La contradicción se hace inevitable. Su autoridad moral depende de que lo que afirma sea cierto, pero él mismo impide comprobarlo. Su credibilidad descansa en un secreto cuya revelación, según él, la destruiría. Un círculo perfecto de autojustificación.
La paradoja final es que, si decía la verdad, ahora tiene la oportunidad de demostrar que su intervención no fue un artificio dialéctico. Pero calla. Y al callar, deja al público ante un desconcierto inevitable: si guarda silencio por miedo a perder crédito, demuestra que su credibilidad depende más de la opacidad que de la transparencia; si calla porque la fuente cometió un acto grave, la protege frente a la justicia.

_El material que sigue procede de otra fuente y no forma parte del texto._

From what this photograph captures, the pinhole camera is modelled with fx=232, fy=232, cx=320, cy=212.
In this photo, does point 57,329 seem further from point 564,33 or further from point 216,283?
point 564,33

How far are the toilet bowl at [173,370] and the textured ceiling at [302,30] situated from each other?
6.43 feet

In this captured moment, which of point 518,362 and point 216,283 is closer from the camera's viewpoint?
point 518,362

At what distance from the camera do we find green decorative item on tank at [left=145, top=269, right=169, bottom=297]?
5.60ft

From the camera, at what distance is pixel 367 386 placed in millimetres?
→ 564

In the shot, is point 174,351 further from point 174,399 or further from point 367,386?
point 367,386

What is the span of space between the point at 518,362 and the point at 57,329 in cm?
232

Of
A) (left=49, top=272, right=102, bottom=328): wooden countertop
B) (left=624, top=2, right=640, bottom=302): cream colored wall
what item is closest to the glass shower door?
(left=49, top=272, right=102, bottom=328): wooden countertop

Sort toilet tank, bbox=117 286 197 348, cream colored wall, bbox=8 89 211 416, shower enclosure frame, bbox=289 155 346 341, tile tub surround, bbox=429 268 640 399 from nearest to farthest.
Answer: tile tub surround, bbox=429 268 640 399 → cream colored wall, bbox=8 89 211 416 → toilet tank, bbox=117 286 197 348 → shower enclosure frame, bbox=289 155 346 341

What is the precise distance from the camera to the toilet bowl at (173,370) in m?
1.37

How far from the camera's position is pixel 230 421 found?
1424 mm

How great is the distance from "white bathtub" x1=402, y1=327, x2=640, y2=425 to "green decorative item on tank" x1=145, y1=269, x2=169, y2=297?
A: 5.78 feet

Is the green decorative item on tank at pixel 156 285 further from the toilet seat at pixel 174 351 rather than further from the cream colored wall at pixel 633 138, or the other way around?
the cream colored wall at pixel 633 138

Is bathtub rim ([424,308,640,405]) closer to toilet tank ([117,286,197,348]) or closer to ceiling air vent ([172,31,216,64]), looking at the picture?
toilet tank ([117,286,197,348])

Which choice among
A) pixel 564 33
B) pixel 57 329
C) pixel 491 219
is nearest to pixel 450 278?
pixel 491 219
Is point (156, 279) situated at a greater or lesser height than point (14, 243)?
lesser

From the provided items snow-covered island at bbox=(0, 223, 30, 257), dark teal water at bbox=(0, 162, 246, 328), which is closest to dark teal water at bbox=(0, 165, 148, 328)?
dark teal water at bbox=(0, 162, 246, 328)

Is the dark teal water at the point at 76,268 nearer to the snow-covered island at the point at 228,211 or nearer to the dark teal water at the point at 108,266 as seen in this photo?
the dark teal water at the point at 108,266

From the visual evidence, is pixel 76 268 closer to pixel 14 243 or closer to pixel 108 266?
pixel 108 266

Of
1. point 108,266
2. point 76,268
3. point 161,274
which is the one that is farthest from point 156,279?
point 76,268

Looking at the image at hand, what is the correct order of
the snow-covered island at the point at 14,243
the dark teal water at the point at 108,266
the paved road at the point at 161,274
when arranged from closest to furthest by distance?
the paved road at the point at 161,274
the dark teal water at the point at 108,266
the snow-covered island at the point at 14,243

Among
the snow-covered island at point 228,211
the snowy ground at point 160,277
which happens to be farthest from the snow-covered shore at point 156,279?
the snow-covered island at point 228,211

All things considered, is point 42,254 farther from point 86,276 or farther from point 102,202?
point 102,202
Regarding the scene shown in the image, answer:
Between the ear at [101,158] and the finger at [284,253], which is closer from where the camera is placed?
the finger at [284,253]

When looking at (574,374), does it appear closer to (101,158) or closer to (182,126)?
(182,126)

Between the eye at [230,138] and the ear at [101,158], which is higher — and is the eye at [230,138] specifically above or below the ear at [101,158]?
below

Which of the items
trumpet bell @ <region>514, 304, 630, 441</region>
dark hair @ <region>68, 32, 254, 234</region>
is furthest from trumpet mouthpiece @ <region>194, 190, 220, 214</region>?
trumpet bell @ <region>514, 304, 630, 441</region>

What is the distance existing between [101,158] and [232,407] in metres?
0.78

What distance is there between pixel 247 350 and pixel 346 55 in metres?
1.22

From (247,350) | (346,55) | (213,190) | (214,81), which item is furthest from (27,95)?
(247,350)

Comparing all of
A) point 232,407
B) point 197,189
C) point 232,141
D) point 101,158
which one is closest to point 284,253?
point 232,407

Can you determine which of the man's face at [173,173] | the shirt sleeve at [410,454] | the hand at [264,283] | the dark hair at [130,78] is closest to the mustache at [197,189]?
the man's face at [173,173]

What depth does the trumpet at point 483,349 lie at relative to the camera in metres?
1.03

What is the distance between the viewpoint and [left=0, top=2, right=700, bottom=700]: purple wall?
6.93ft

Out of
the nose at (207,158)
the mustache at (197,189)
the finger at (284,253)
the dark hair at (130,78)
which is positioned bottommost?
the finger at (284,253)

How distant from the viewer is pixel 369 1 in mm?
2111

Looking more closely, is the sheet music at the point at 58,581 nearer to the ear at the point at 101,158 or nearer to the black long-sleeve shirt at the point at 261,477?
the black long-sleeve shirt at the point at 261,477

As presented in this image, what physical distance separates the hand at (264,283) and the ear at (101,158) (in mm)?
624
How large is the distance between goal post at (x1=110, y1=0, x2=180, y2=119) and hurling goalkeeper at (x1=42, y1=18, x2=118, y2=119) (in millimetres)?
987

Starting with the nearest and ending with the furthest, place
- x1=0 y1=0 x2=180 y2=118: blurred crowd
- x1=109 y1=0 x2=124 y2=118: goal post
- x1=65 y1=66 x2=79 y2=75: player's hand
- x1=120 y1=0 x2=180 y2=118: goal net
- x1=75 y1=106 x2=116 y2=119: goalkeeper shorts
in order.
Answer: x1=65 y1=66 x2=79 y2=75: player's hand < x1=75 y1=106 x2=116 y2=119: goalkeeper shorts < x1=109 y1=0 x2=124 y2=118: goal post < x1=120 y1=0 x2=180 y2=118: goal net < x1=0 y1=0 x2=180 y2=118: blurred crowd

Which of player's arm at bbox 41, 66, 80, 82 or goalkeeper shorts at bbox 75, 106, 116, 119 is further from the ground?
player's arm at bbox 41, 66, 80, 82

Y siempre queda la interpretación más incómoda: quizá simplemente mintió para influir en el tribunal. Y nunca podrá desvelarla porque no existe.
El dilema moral, en suma, no reside en el secreto profesional. Reside en haber proclamado una certeza, la inocencia del acusado, sin estar dispuesto a asumir las consecuencias éticas de sostenerla. En esa contradicción, quien pierde no es sólo el periodista ni el fiscal general, sino la confianza pública en el periodismo como garante de la verdad.